In Yellowknife and Hay River, RCMP officers found no evidence to support social media reports of widespread looting in some neighbourhoods, Cabin Radio reports.
“A report of a suspicious person turned out to be an essential worker who was checking on properties and watering plants for people in their neighbourhood,” police said in a release Sunday. In Hay River, “the actual number of break-ins, if any, will not be known until residents are allowed to return. However, the reports of widespread or substantial looting appear to be false.”
Meanwhile, access to information for local residents and evacuees was even more difficult and complicated thanks to the decision by Facebook’s parent company, Meta, to remove Canadian news from its platforms, CBC and the Globe and Mail report. Local users scrambled to work around the ban by posting screen grabs of essential information instead of direct links.
“It’s difficult to find the correct information to share to all the people that I have on Facebook,” Fort Smith resident Delaney Poitras told CBC, “but I try to do my best to make sure that it’s correct.”
“It’s reprehensible” and irresponsible of Meta to block essential news in a moment of crisis, Dwayne Winseck, a professor of communication and media studies at Carleton University, told the Globe.
In the British Columbia communities of Trail, Nelson, and Castlegar, the province’s worst wildfire smoke was creating “hazardous” air quality conditions on Wednesday, Castlegar News reported.
In West Kelowna, fire chief Jason Brolund reported progress against the McDougall Creek wildfire Sunday morning, with nearly 500 firefighting and support personnel on the ground and the next couple of days expected to bring cooler temperatures, slightly higher humidity, and less wind. The fire’s size was estimated at 11,000 hectares, Kelowna Now writes.
“Finally feeling like we’re moving forward, rather than we’re moving backwards, and that’s a great feeling for us all to have,” Brolund said. “With saying that, make no mistake, there will be difficult days ahead and we’re continuing to prepare and address those.”
On Saturday, CBC reported 30,000 people evacuated, homes destroyed in West Kelowna, large fires near Lytton and Invermere, and stretches of a major highway closed. Provincial Emergency Management and Climate Readiness Minister Bowinn Ma declared a ban on any non-essential travel to several Okanagan communities, aiming to “free up large amounts of accommodations for evacuees and essential response personnel.”
In the Shuswap region, two major fires combined into one near Adams Lake, “burned down blocks of homes, stores, and buildings,” and forced evacuations and boil water advisories, the national broadcaster said. “We’re still going to have a very active and dynamic day and there’s going to be challenges and dangers for our people,” regional management officer John MacLean said earlier in the weekend.

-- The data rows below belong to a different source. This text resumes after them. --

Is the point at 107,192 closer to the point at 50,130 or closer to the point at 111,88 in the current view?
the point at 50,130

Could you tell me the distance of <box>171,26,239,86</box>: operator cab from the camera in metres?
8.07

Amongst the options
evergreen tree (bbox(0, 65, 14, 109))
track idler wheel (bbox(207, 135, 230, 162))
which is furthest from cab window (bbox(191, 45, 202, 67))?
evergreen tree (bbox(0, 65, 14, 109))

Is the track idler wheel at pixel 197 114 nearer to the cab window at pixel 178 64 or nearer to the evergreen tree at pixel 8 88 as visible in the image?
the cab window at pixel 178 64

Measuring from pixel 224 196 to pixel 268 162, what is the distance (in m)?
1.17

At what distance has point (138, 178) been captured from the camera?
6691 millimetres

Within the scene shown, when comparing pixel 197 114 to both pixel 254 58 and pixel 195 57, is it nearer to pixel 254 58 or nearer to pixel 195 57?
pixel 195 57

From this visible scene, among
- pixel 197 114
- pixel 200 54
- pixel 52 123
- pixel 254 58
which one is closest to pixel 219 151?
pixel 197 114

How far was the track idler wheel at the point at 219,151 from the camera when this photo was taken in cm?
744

CBC carried photos of what was left after the fire tore through Scotch Creek, on the shore of Shuswap Lake.
“First Nations have found themselves on the front lines of both blazes but, for many, this isn’t their first time evacuating,” the Globe reported Monday morning. “Natural disasters often disproportionately affect First Nations communities as many have been relocated from traditional lands to remote flood- and wildfire-prone areas. Over the preceding 13 years, First Nations communities experienced more than 580 evacuations—and that number is expected to increase.”
The wildfires “are also sparking concerns for ranchers, who are facing tough calls on whether to evacuate large animals off their property,” the Globe added.